We’re all aware of the well-documented and much-analyzed disproportionately high incarceration rate of minorities. Researchers and pundits have asserted that these high incarceration rates are due to a variety of causes including lack of education, low incomes, and lack of fathers in the household. While these factors, of course, tend to influence the likelihood of criminality, I think there are two key pieces of the narrative that have been ignored.
First, few have looked at the opportunities, or lack thereof, provided to low-level criminals that lead to recidivism. Currently, nearly half of incarceration individuals will be re-arrested within three years of their release date, normally for property crimes including theft, larceny, possessing stolen property, or selling illegal weapons. Why are these rates so high and what have we done as a society to curb this outcome?
Overall, not much. After a prisoner’s release, a job, income, and steady place to live can be hard to come by. Research by the Urban Institute shows that less than half of released prisoners find and maintain employment within one year after release, more than two thirds of those jobs being low-skilled and low-paying. Additionally nearly two-thirds of recently released prisoners lack a steady home and report moving to more than one location within one year of re-entry. With all these challenges, it is no surprise that recidivism is so common.

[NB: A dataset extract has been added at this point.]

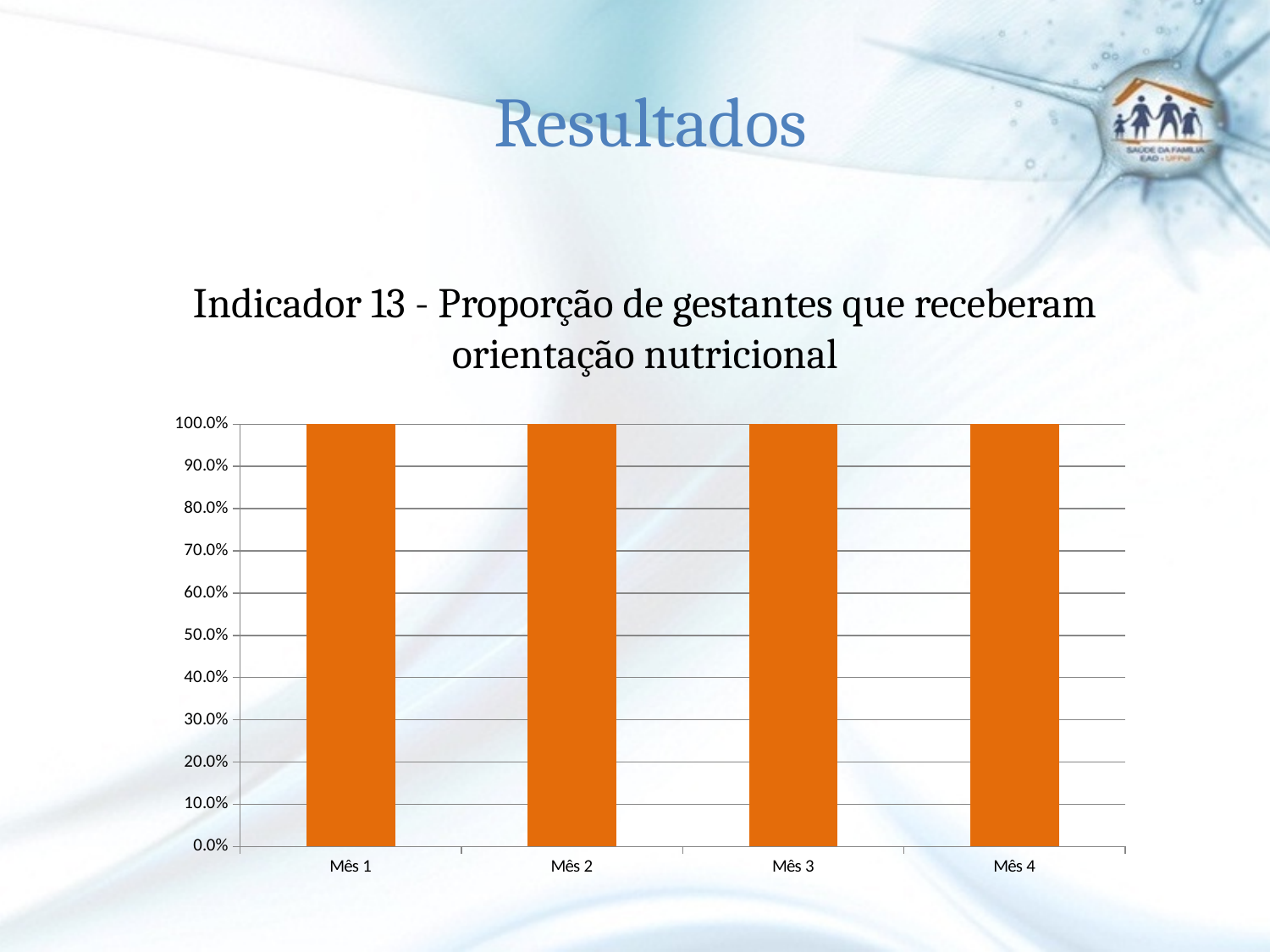
What is the value for Mês 3? 100.0% How many categories (months) are plotted on the chart? 4 What is the value for Mês 1? 100.0% What is the value for Mês 2? 100.0% What is the value for Mês 4? 100.0% What is the title of the chart? Indicador 13 - Proporção de gestantes que receberam orientação nutricional Do the values rise, fall, or stay the same from Mês 1 to Mês 4? stay the same Is the value for Mês 1 greater or less than 90.0%? greater What kind of chart is shown on the slide? bar chart What colour are the bars in the chart? orange Is the value for Mês 3 greater or less than 50.0%? greater What is the difference between the values for Mês 1 and Mês 4? 0.0%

We also must consider the skew of incarceration rates due to the fact that we, as a society, tend not to prosecute “white-collar” crimes or “white-collar” criminals.
Prosecution of white-collar crimes has been steadily decreasing since the U.S. declared war drugs. In fact, only 1,251 cases of financial fraud were filed in 2011, despite widely known corruption and mismanagement of some of the world’s largest financial institutions. Meanwhile, millions of low-level criminals, drug users, and third-strikers are being imprisoned, swelling the prison population from 500,000 in the 1980’s to more than 2.3 million today.
Even when prosecuted, these “white collar” criminals often face little to no jail time because of their ability to hire expensive lawyers. Minorities are 20% more likely to face jail time when charges with the same offenses as white counterparts.
Including these two factors into the narrative can reshape discussions on minority incarceration rates. Rather than placing full blame on the individual, some must be placed on the system that disproportionately prosecutes minorities and traps them in a cycle of criminality. Doing so may just discourage the demonization of these people and allow the system to treat all in a just and humane way.